No es una película más sobre el Holocausto. Es una película sobre el Holocausto sin cotejo o analogía con otras que se han rodado sobre este tema.
Su brillante técnica descoloca, atrapa y acaba creando una angustia muy incómoda en el espectador. Dentro de ella hay dos películas: la que vemos y la que oímos. Ambas al unísono consiguen un escalofriante retrato de la banalidad del mal.
Lo que el espectador se encuentra es una casa espléndida y la vida cotidiana de todos los que se mueven dentro de ella y en los alrededores bucólicos y de ensueño (hierba, río, jardines, piscina, caminos por el campo). Una familia y sus quehaceres diarios más simples, esos que todos hacemos casi siempre a diario con una inconsciencia mecanizada: dormir, comer, jugar, darnos un baño relajante en la bañera, arreglar el jardín, recibir visitas, ir a trabajar. Todo se muestra con naturalidad, con una simpleza (muy estudiada) nada provocativa (a priori). Lo que pasa es que esa casa está construida justo al lado de un muro y ese muro la separa del campo de concentración de Auschwitz y la familia que la habita es la de un comandante de dicho campo. Y mientras la vida diaria y trivial de la familia sucede, se oyen de fondo gritos, trenes, tiros o el ruido que causan las chimeneas que expulsan humo y cenizas a todas horas. Y, entonces (y enseguida), el espectador se topa con el retrato de una de las más aterradoras normalidades.

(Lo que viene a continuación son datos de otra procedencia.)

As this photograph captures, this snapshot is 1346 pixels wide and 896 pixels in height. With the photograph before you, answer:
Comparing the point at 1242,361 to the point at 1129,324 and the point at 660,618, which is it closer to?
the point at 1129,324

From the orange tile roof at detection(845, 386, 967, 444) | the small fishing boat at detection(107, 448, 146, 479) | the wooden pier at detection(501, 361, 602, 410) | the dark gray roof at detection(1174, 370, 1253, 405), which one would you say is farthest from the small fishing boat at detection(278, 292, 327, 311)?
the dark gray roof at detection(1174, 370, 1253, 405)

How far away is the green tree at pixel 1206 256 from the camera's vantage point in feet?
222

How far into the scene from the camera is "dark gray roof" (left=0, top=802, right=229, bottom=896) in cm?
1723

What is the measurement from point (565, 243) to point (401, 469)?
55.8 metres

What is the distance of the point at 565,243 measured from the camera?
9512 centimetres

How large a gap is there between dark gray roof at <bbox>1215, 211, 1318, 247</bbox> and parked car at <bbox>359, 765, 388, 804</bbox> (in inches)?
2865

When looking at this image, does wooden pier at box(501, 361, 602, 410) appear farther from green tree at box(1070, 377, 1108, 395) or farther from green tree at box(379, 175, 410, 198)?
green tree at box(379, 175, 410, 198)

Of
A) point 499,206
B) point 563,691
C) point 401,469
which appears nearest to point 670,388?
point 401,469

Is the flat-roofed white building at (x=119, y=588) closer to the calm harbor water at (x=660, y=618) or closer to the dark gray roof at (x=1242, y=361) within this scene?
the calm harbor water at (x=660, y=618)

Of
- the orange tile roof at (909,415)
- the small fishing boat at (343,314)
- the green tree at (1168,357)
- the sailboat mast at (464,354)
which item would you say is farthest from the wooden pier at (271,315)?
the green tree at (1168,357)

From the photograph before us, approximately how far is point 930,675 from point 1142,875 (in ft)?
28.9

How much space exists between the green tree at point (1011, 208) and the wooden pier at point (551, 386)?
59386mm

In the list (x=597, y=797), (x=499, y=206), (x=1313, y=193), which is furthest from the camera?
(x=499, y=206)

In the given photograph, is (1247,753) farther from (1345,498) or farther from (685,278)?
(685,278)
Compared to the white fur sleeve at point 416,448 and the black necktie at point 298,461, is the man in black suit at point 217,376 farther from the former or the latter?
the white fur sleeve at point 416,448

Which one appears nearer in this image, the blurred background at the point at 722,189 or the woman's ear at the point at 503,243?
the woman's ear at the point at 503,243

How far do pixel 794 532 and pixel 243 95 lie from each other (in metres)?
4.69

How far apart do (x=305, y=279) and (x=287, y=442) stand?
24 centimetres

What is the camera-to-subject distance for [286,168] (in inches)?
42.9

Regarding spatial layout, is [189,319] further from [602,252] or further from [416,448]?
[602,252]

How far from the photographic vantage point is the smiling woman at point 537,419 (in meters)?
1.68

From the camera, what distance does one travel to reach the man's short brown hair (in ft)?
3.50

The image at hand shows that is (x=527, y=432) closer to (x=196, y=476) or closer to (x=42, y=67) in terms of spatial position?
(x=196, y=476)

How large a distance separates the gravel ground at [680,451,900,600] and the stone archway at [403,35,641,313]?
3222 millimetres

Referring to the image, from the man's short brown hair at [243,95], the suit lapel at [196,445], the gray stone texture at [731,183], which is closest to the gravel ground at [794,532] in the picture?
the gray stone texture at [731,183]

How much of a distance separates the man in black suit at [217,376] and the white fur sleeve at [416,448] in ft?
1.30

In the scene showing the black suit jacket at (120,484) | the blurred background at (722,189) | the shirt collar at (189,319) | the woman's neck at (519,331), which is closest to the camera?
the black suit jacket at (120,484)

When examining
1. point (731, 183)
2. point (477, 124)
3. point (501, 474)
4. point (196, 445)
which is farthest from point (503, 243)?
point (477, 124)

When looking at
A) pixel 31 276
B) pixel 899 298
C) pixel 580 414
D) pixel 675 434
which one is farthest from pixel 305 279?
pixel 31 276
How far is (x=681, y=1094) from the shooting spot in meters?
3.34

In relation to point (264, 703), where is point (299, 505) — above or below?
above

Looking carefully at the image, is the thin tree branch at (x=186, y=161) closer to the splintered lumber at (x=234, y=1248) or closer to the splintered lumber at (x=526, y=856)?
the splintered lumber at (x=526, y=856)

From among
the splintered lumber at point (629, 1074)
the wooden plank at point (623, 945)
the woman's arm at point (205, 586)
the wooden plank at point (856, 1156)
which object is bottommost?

Y el inmenso director Glazer consigue, por arte del arte y de la magia del arte que hay en su estupenda cabeza, algo que parece imposible: construir una película en la que lo grotesco jamás se muestra directamente y donde lo efectista y escandaloso no asoma de manera vulgar o manipulativa por ninguna parte. Glazer no trafica con los trastornos emocionales, ha utilizado la intrepidez formal con inteligencia artística Y, sin embargo, el horror está ahí y el espectador se incomoda, sufre, se refleja y comienza a reflexionar sobre muchas cosas, pero, y sobre todo, sobre la complejidad de la condición humana. ¿Qué hay en la cabeza y en los corazones de los miembros de la familia que vive en esa casa? Gente normal que no reflexiona sobre sus actos cuando actúan dentro de las reglas de un sistema. La banalidad de sus acciones que se convierten en intrascendentes, triviales, fútiles o hasta ligeras dentro del horror que hay generado en sus alrededores. En este sentido, “LA ZONA DE INTERÉS” es una de las películas más complejas de la historia del cine por cómo enfoca su tema central. Y así se convierte en una obra cinematográfica turbadora que va congelando al espectador que la contempla despavorido e incomodado. Una película que es puro estudio antropológico y una representación implacable sobre la condición humana. Y que cuestiona, indirectamente o no, la manera en la que el cine ha mostrado el Holocausto hasta ahora. A partir de ella, ya nada debería ser igual cuando alguien decida contarnos otra historia sobre este tema.